One change that could relieve stresses on the health care system involves increasing emphasis on preventive care. Notably, this shift is not specific to undocumented immigrants. Anyone who receives emergency care for a previously treatable, unchecked condition requires costly treatments. We can avoid these costs by encouraging preventive care, which has the additional benefit of being much less invasive than corrective care. Interestingly, expanding programs like EMTALA to cover preventive care measures is actually in the interest of those who claim that undocumented immigrants present a financial burden. A short-term increase in funding could potentially save much more in long-term costs.
[box]Solutions and Limitations[/box]
Solutions to health problems in the immigrant community must circumvent barriers to access or target barriers to utilization. Community Health Centers (CHCs) that can receive federal and state funding are viable alternatives to emergency departments. One study on health disparities noted that low-income populations may actually find that these centers are “more affordable than a private physician.”4 For example, CHCs can alleviate barriers to prescription drug access by partnering with pharmaceutical companies, which have patient assistance programs that reduce costs of medications. Unfortunately, CHCs are not nearly as common as hospitals and private practices, but their current success provides a model that others can follow.

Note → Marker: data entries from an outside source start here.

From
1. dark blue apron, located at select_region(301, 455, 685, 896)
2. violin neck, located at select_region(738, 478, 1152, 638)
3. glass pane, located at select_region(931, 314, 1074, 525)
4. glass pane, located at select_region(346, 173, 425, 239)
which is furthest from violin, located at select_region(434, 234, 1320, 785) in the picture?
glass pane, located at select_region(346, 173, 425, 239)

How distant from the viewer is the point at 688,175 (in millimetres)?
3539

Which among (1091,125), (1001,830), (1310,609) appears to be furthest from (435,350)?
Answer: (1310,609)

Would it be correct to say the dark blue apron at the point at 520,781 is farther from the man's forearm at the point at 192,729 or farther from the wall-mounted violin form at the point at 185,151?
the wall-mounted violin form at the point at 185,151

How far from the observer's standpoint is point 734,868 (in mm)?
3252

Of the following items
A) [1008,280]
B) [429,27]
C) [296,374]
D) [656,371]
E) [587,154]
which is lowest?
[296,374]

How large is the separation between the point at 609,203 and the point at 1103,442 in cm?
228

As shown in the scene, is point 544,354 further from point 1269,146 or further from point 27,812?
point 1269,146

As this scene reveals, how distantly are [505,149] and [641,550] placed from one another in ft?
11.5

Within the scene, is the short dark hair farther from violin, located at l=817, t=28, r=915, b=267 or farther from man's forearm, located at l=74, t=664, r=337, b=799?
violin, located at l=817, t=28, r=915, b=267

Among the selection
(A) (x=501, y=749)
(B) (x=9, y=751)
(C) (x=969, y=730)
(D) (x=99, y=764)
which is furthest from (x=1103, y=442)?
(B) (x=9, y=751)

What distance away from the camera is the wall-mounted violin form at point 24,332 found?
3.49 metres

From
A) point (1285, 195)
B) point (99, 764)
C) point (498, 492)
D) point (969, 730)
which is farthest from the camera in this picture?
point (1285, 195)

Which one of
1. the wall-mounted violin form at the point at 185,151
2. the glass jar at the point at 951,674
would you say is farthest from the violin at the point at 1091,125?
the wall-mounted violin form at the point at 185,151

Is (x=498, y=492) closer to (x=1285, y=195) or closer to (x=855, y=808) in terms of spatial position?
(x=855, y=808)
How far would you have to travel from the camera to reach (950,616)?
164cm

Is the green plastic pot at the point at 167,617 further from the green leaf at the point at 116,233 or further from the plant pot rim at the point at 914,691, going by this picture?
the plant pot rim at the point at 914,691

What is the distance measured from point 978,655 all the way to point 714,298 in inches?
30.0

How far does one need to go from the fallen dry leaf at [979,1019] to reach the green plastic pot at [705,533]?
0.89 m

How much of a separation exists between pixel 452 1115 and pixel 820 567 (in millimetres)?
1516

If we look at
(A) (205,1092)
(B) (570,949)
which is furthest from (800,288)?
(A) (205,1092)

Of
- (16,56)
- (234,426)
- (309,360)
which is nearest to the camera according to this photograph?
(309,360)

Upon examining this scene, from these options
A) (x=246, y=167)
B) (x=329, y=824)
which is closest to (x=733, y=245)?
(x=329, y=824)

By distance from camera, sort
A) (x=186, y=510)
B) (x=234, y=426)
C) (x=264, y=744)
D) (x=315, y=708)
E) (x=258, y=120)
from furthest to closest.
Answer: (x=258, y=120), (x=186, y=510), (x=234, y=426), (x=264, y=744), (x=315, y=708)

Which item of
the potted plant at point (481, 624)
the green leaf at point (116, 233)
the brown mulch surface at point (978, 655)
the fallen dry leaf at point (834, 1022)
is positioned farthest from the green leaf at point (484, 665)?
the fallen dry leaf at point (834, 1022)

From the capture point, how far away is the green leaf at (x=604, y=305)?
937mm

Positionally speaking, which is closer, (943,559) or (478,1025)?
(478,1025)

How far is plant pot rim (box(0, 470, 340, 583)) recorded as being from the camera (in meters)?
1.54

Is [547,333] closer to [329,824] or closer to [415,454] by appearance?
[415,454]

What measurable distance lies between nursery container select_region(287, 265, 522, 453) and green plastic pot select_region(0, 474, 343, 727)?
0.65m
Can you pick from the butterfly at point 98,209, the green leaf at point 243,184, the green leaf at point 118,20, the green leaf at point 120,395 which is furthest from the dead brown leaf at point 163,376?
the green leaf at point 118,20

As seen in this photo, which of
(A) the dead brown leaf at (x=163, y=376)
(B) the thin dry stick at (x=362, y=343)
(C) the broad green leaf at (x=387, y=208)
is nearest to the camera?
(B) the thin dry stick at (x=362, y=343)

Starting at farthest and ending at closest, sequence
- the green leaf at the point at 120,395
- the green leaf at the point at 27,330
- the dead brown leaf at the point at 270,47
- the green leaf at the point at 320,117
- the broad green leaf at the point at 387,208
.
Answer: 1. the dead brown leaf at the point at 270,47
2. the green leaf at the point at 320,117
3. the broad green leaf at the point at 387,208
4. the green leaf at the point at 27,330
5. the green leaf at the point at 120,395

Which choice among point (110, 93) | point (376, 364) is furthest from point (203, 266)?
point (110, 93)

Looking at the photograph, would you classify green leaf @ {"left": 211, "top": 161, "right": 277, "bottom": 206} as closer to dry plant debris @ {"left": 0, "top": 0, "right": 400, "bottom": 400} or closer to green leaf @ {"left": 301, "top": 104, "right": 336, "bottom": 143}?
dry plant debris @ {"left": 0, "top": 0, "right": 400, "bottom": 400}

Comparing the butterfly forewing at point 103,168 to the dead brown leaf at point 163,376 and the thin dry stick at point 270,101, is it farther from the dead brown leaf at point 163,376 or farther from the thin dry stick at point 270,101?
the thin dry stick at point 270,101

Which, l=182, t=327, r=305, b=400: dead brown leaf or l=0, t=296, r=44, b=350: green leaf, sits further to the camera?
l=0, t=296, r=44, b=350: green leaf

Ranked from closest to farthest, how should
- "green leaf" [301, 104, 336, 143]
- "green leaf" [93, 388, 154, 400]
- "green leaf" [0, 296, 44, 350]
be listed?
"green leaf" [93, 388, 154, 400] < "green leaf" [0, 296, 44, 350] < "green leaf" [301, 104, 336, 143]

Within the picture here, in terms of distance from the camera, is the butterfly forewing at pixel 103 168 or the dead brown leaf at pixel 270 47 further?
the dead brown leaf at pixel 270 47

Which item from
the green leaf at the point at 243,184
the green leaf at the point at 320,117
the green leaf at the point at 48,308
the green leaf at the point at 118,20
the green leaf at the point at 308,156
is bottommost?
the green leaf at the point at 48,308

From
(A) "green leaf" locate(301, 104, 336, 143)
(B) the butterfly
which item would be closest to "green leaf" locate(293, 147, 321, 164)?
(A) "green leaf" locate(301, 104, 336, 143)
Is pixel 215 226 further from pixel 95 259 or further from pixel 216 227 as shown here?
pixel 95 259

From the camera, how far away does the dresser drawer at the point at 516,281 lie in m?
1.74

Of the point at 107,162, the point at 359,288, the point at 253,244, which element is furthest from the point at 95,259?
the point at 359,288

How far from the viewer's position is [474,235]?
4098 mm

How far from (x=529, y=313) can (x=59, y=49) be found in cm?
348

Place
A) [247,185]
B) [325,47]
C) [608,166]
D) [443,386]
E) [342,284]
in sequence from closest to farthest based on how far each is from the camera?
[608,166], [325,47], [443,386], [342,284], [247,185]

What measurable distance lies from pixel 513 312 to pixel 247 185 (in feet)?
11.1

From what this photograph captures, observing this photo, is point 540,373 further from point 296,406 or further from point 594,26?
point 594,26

Promoting bilingualism of both patients and providers can also help build a foundation for cultural competency and medical literacy. Interpreters contribute a valuable service in bridging the communication gap between physicians and patients, but direct delivery of health information is necessary for developing a professional rapport that encourages immigrants to regularly see a physician. The Santa Clara Children’s Health Initiative in 2001 used direct, multilingual communication with parents and expanded coverage to 14,000 kids by Medicaid, demonstrating the results that community-based organizations can yield.13
These methods largely work within the established framework created by current immigration and health care policy but are limited by the extent of existing resources. If all undocumented immigrants readily utilized services that they are eligible for, the current health care system could be overwhelmed. In this sense, the undocumented population actually could present a large financial burden to the government. However, political arguments must come from an informed and researched background to maintain productive discussion. Arguments against increasing health care access for undocumented immigrants do not have substantial evidence to back up the claim that this would take away health care from naturally-born US citizens. Due to differences between barriers to access and utilization, increased access may not actually encourage use of services. This would neither improve health outcomes for the undocumented nor present a financial burden to health providers. The medical needs of millions of undocumented immigrants present a challenge to politicians and advocates. The 2010 Patient Protection and Affordable Care Act, one of the central pieces of legislation in Obama’s health care reforms, has largely sidestepped the issue of undocumented immigrants despite claims that it will expand coverage to them. President Obama called these claims a “myth” and stated, “That idea has not even been on the table.”14 To develop solutions, it should be. Only by maintaining a holistic perspective on immigration and how it interacts with health care can we hope to develop sustainable solutions in the future.